***** Исследуемый текст

"Пишу сидя при санeх..."
Владимир Мономах
"Эх вы сани! Что за сани!
Звоны мерзлые осин..."
Сергей Есенин
Я был в Москве проездом. Второй час ночи. Иду пешком. До ленинградского поезда ещё есть время. Пусто... по рельсам шагаю. Куда бы? Ноги сами принесли на Ваганьково. Ворота на замке, сторож дремлет.
- Пустите к Высоцкому... - Замок открылся. Цепь упала. Ворота заскрипели. Высоцкий недалече. Тут ещё свет от фонарей досягает. Тут теплется что-то. Цветы... Цветы... Но мне и к Есенину надо, а там уж тьма беспроглядная. Лет десять не был в Москве и на Ваганькове не был. Ползу наощупь... Где же он, где? Тьма то какая! "Помяни, Господи, душу усопшего раба Твоего..."
Сани, сани. Конский бег.

**********
***** Данные

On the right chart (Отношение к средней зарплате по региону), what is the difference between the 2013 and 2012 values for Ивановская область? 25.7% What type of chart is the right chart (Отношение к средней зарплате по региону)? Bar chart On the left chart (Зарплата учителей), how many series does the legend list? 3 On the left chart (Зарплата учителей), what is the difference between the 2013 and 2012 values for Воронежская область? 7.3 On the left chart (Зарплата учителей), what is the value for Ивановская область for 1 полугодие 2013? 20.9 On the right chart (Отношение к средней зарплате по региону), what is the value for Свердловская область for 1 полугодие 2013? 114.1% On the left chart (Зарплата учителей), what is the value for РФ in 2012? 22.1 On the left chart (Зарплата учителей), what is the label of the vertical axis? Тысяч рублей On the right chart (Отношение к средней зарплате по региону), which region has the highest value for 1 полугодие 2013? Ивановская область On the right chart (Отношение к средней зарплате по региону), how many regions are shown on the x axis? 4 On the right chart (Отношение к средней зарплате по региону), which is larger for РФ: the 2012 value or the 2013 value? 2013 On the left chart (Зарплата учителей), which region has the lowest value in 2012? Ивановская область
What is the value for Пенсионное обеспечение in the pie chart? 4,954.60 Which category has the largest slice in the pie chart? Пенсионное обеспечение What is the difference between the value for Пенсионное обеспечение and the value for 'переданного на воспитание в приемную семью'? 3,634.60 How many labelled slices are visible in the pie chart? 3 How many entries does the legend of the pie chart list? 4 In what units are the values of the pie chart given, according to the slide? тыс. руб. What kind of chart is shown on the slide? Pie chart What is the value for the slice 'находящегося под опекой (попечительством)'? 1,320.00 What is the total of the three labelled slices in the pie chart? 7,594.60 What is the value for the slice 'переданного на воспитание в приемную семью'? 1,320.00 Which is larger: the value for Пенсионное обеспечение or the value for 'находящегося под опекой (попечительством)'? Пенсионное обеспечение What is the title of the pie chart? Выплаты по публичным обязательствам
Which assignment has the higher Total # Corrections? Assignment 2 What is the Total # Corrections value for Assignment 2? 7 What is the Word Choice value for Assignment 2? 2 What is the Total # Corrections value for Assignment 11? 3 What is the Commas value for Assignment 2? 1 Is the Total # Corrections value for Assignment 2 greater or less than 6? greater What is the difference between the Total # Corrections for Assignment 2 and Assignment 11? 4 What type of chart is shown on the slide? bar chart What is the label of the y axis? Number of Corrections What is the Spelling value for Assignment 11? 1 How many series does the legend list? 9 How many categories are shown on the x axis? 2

**********

Что нужно сделать: Скопируйте без изменений отрывок исследуемого текста от слов «- Пустите к» до слов «сани. Конский бег.» включительно.

Выполненное задание:
- Пустите к Высоцкому... - Замок открылся. Цепь упала. Ворота заскрипели. Высоцкий недалече. Тут ещё свет от фонарей досягает. Тут теплется что-то. Цветы... Цветы... Но мне и к Есенину надо, а там уж тьма беспроглядная. Лет десять не был в Москве и на Ваганькове не был. Ползу наощупь... Где же он, где? Тьма то какая! "Помяни, Господи, душу усопшего раба Твоего..."
Сани, сани. Конский бег.